#### [The records]
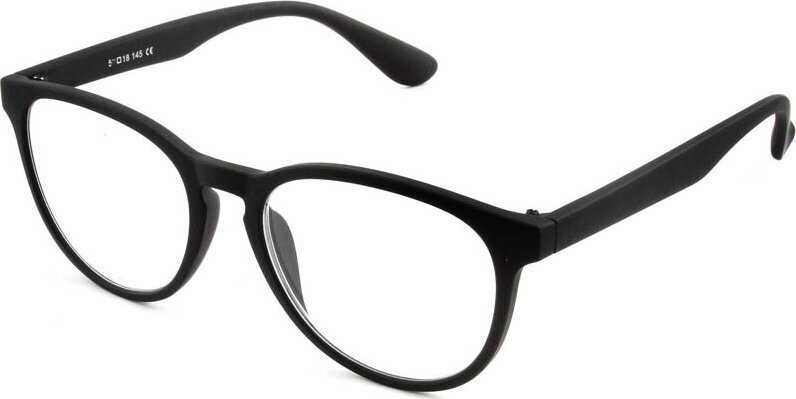 Готовые очки для зрения с диоптриями Фабия Монти 535 -4.5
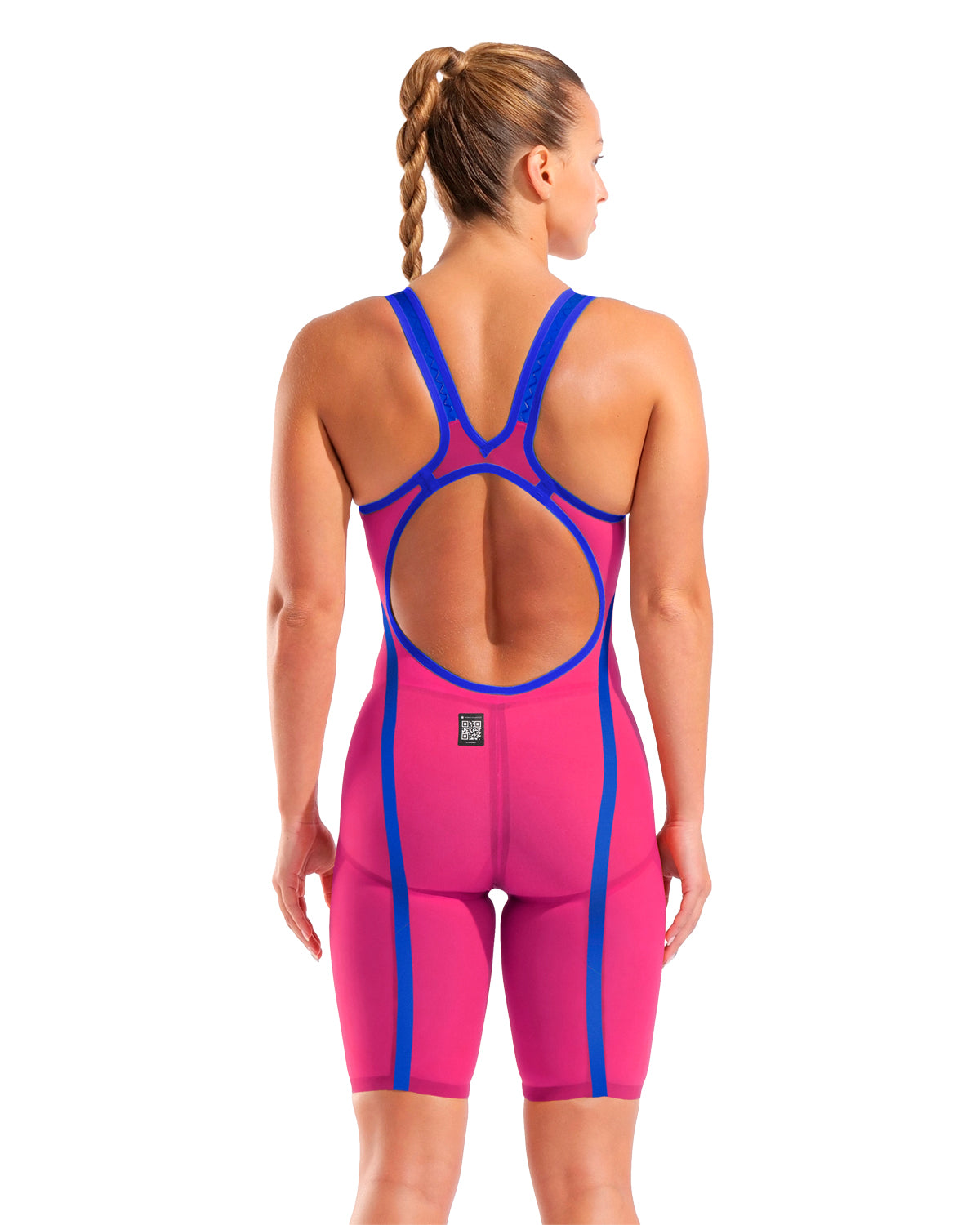 Violeta Surge-
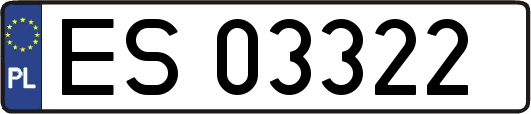 ES03322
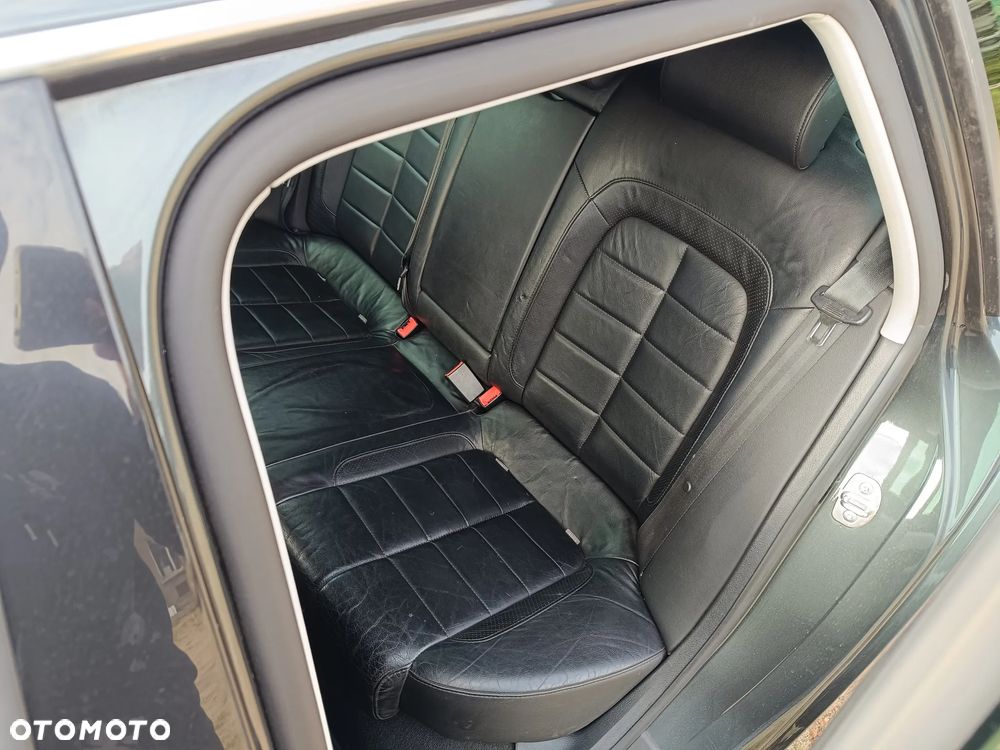 Seat Exeo 2.0 TDI CR Sport - 8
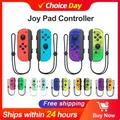 Schalter Joy Pad Joy Con Joy Nachteile Joycons Wireless Controller Joystick Bluetooth Gamepad mit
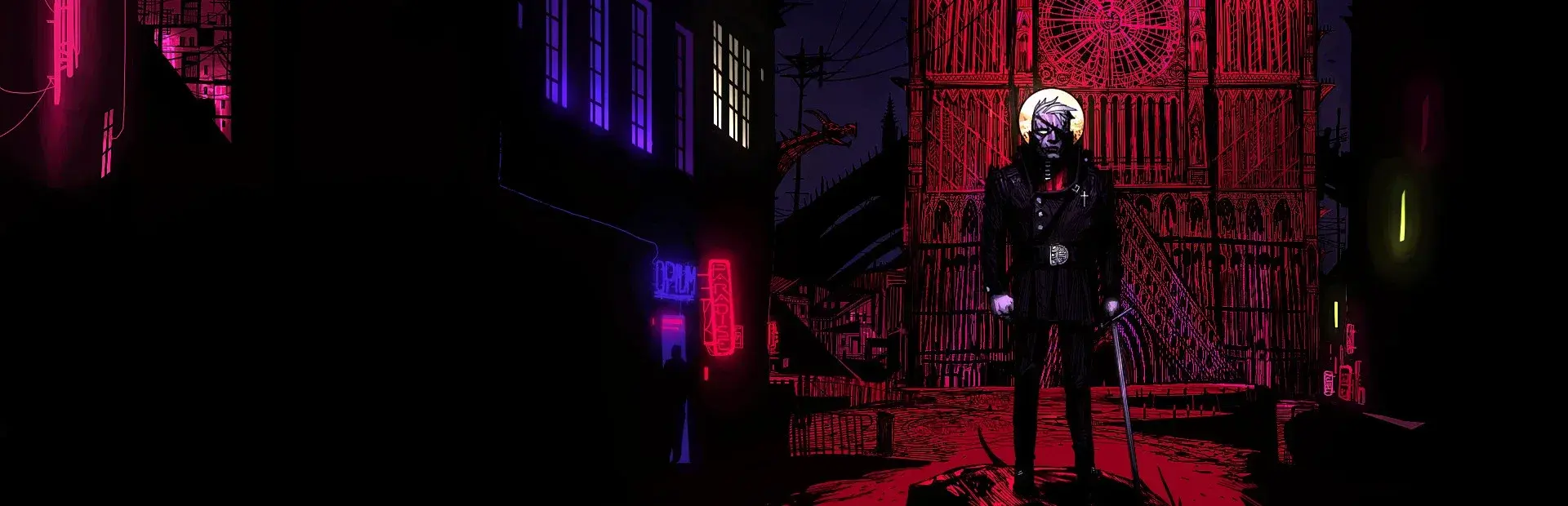 The Blind Prophet thumbnail 3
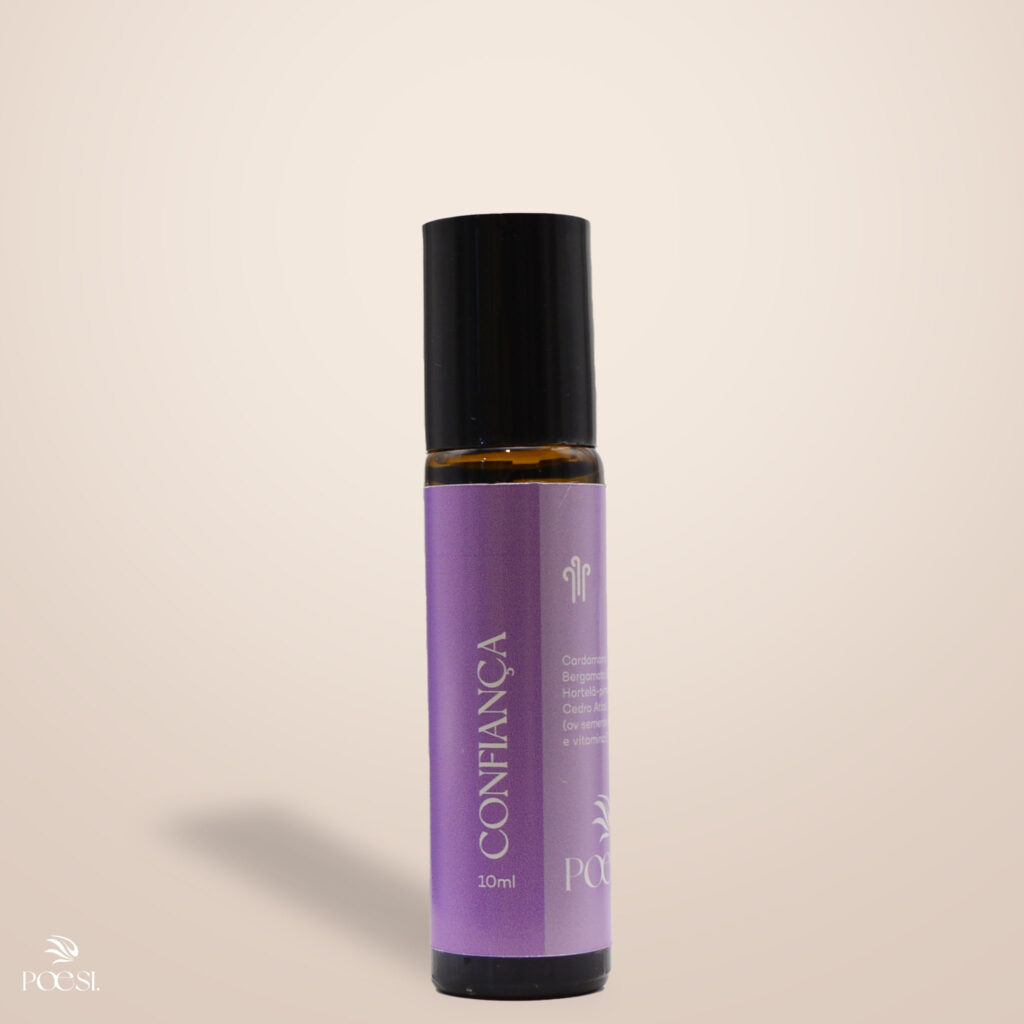 Confiança Roll-on 10ml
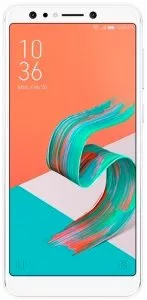 Asus ZenFone 5 Lite White (ZC600KL) фото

#### [Requirement]
Your reply must hold only the lines from the line containing "Confiança Roll-on 10ml" through the end of the records above, written out exactly, both ends included, with no pictures, please.

#### [Result for this task]
 Confiança Roll-on 10ml
 Asus ZenFone 5 Lite White (ZC600KL) фото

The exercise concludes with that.